Bold. Bright. Mobiles. Stabiles. These words immediately come to mind when I hear the name Alexander Calder. The 20th century artist is known for his famous mobiles which is why people refer to him as the ”Sculptor of Air.” Calder’s movable, abstract structures are creative and unique. Some of his pieces evoke visual experiences by using a limited color palette, while others evoke physical experiences by using everyday items, such as beer cans, wire, tin cans and glass. After seeing the work, I came to the conclusion that Calder has great respect for the environment and that is why he recycles and reuses. The use of broken glass, ceramics, and metal strings in Untitled reminds me of summertime.
Yellow, orange, and red are some of the colors used throughout Calder’s work. The trademark colors make his images pop and these elements are referenced by other artists. Indeed, Calder’s 1948 piece Finny Fish inspired artist Nathan Carter to create The Radar Reflector Origin Petit Calivigny Grenada mobile which is packed with color and various shapes.
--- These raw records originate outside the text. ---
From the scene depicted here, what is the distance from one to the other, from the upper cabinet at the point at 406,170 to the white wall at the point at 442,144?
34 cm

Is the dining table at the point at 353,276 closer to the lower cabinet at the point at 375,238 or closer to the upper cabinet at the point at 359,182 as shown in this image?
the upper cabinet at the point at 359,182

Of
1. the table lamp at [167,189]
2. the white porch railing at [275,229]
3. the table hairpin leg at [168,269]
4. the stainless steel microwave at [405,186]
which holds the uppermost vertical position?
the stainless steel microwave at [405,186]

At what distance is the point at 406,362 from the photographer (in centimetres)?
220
My favorite mobile was the Calder-inspired nature and sculptural form mobile by Kristi Lippire, Hanging Garden, which consists of copper, steel, and spray paint. The earth tone colors are amazing. My favorite stabile that represents Calder’s physical experience is Three Bolards (Trois Bollards). This dark, bold piece is made of sheet metal and bolts. If this humorously animal shaped sculpture was smaller, it would be used as a centerpiece on my dining room table.
Everyone should experience the work of Alexander Calder and those artists who were inspired by his work. The mobiles are bright and kid-friendly as well as bold and unique for any adult. After viewing the exhibition, stop by the Interactive Nasher and build your own Calder inspired mobiles.
Radar Reflector Origina Petit Calivigny Grenada. Steel, plastic, galvanized wire, aluminum, rubber, enamel paint , approximately 72 x 72 x 3 inches. Courtesy of the artist and Casey Kaplan, New York.